◆ Task objective
Reproduce, without any change, the passage of the Irish border explainer below that begins with the words "The backstop was" and ends with "start of 2021.".

◆ Supplied text
Explained: Boris Johnson's Northern Ireland Brexit border plan
Gary Parkinson

From Brussels to Belfast and London to Limerick, everyone's discussing the plan submitted by Boris Johnson's UK government to deal with the problem of the Irish border. But what exactly is the problem, what's the plan and is it likely to succeed?


What's the problem?

If the UK leaves the European Union, there will need to be some sort of border arrangement. As most of the UK's border is sea, issues such as passports and customs would be dealt with at seaports and airports. However, there is a 300-mile land border between Northern Ireland and the Republic of Ireland.

This border was once heavily policed and militarized, but in the two decades since the Good Friday Agreement brought peace to Northern Ireland it has become very porous, with 72 million road vehicle crossings per year, of which around 14 percent are goods. Some properties straddle the border. Many roads cross it several times, as CGTN's Andrew Wilson found during a morning's drive. 


The border is also not just a political idea. Many in Northern Ireland see themselves as British rather than Irish, and have vociferously fought against any notion of Northern Ireland being less than a full part of the UK. Indeed, the Democratic Unionist Party, which has been in a delicate parliamentary deal with the Conservative Party, made it plain that protecting the union was more important than concluding Brexit. Hence its furious opposition to Theresa May's backstop deal.


So what was the backstop?

Agreed in November 2018 as a temporary solution unless and until the UK reached a trade deal with the EU, the backstop would mean the whole UK, including Northern Ireland, staying in a customs union with the EU. Meanwhile, Northern Ireland alone would stay in the EU's single market for goods – but the UK would be unable to strike trade deals with other territories before finalizing a trade deal with the EU. 

The backstop was unpopular for two reasons: first, it treated Northern Ireland differently from the rest of the UK; and second, it could not be overhauled without mutual agreement between the EU and UK. 

The DUP's leaders made their position clear at 10 Downing Street (Credit: AP/Matt Dunham)

The DUP's leaders made their position clear at 10 Downing Street (Credit: AP/Matt Dunham)

And what are Boris Johnson's proposals?

The UK government's new proposals are:

* Northern Ireland would leave the EU's customs union with the rest of the UK, at the start of 2021.

* Customs checks will be decentralized, with paperwork supplied electronically and only a small number of physical checks, which would take place away from the border itself.

* Northern Ireland would continue to apply EU legislation on agricultural and other goods, but Northern Ireland's politicians would decide every four years whether to continue this or realign with UK legislation.


How will that work?

Leaving the EU customs union would mean that vehicles crossing the border between Northern Ireland and the Republic of Ireland would need to complete customs declarations, in order to pay the correct import-tax tariffs when UK goods enter the EU.

◆ Entries supplied

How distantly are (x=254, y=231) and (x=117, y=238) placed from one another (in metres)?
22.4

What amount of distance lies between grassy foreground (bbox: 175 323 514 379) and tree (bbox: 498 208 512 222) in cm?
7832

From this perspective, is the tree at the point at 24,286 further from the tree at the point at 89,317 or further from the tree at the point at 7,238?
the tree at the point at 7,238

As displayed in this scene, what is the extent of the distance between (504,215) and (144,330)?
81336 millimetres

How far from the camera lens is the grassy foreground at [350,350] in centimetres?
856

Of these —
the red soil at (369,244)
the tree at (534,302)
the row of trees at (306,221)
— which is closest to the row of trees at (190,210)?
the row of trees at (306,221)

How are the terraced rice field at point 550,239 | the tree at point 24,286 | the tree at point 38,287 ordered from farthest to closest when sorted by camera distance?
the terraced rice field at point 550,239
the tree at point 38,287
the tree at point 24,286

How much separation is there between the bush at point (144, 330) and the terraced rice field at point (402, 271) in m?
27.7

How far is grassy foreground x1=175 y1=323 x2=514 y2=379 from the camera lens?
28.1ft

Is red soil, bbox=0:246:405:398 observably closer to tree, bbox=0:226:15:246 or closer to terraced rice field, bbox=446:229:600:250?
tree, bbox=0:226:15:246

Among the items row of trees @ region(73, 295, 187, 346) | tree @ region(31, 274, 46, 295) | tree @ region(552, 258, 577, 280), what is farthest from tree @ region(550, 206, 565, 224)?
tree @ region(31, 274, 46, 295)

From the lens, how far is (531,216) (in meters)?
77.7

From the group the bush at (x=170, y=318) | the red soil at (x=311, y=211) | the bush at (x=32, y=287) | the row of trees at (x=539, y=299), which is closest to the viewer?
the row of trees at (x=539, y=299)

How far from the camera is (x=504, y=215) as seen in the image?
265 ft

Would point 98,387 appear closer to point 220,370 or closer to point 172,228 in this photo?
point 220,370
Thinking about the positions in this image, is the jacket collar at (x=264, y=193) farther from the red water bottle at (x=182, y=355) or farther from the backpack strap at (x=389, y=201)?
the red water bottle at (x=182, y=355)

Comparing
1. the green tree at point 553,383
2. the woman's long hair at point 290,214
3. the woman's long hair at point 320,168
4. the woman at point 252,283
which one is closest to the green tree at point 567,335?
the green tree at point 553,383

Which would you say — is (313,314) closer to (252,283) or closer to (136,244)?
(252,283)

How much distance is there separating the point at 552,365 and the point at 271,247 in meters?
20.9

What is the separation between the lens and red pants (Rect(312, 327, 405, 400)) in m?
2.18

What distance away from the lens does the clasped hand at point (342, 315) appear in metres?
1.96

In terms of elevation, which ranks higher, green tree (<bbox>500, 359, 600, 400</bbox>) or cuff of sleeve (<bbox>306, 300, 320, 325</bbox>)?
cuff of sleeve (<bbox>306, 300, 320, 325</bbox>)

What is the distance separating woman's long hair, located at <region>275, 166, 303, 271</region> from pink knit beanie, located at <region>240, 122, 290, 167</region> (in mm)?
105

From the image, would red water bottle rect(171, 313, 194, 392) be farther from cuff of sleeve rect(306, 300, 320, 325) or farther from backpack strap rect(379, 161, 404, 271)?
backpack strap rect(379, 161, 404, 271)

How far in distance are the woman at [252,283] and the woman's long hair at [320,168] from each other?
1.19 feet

◆ Task response
The backstop was unpopular for two reasons: first, it treated Northern Ireland differently from the rest of the UK; and second, it could not be overhauled without mutual agreement between the EU and UK. 

The DUP's leaders made their position clear at 10 Downing Street (Credit: AP/Matt Dunham)

The DUP's leaders made their position clear at 10 Downing Street (Credit: AP/Matt Dunham)

And what are Boris Johnson's proposals?

The UK government's new proposals are:

* Northern Ireland would leave the EU's customs union with the rest of the UK, at the start of 2021.